Let's assume hospitals are severely overloaded, and are simply unable to treat COVID patients. The pedantic meaning of what I said will certainly be true: non-covid excess deaths will be less.
But the steel-manned version - less excess deaths in total - could still be true if lockdown drags on sufficiently long, and COVID-19 is sufficiently mild, and/or the marginal benefit of hospital care on survival is low enough.
> hospital systems and their staff would still be intact after such a large wave. This may sound crazy, but while we're trading anecdotes you may be surprised at how many ICU nurses considered quitting because of how hard the latest surge hit. These are the people who dictate how many "ICU beds" we have, not the physical beds themselves!
I'm well aware. Frankly, I suspect that problem is made worse by a long, dragged out, pandemic. People can often handle a short period of extreme stress better than they can handle a much longer period of high stress.

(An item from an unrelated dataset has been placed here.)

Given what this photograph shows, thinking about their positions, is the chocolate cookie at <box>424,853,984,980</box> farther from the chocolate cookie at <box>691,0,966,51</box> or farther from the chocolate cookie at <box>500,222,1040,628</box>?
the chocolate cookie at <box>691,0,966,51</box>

> Let's assume hospitals are severely overloaded, and are simply unable to treat COVID patients. The pedantic meaning of what I said will certainly be true: non-covid excess deaths will be less.
Even the pedantic interpretation does not necessarily hold. Though healthcare resources for life-threatening conditions are not strictly zero-sum, many of them would effectively be once covid overwhelms existing ICU and ED capacity. There are plenty of examples of personnel being pulled from e.g. cancer care or cardiology teams to help in covid wards. This directly translates to increased wait times for patients in those categories, much like would happen if people were putting off getting checked out themselves.
Moveover, hospitals and healthcare systems to not just "bounce back" after being severely overloaded. Staffing is already strained, and unless you ban clinicians from taking leave you would see cascading reductions in capacity after a couple months of being overloaded. This is to say nothing of the equipment shortages we had in the early days of the pandemic. Ultimately, patients who would require care for non-covid reasons would still suffer because of a massive backlog. Determining whether this backlog would be larger or more/less harmful when amortized compared to what we have now requires health economics analysis that I am certainly not qualified to perform.
> Frankly, I suspect that problem is made worse by a long, dragged out, pandemic. People can often handle a short period of extreme stress better than they can handle a much longer period of high stress.
This feels right to me too, though I've not the literature to verify it. However, it's an equally valid argument for strict short-term lockdowns a la New Zealand, Australia, Vietnam, Taiwan, etc. That is to say, it does not follow that not mitigating is the only reasonable strategy to prevent a dragged out pandemic.
A better (if grim) post-hoc analysis of Canada would be to compare the Atlantic provinces (less densely populated, strictly enforced interventions), the other smaller provinces (less densely populated, few interventions until recently) and the large provinces (densely populated, moderate but very poorly enforced interventions). My guess is that all three approaches will not be found to be equally effective.
Here in Canada, excess deaths in 2020 for the 15 to 64 age range has been abnormally high, starting in March. Yet, unlike older age groups, the level of excess does not follow the pattern of reported COVID infections. That looks like deaths from lockdown and delayed medical care.
I personally know people who, for example, put off getting potential cancers checked out due to fear of covid. Similarly, I had to convince some people to go to the hospital for potentially serious non-covid symptoms who were afraid to do so because of covid.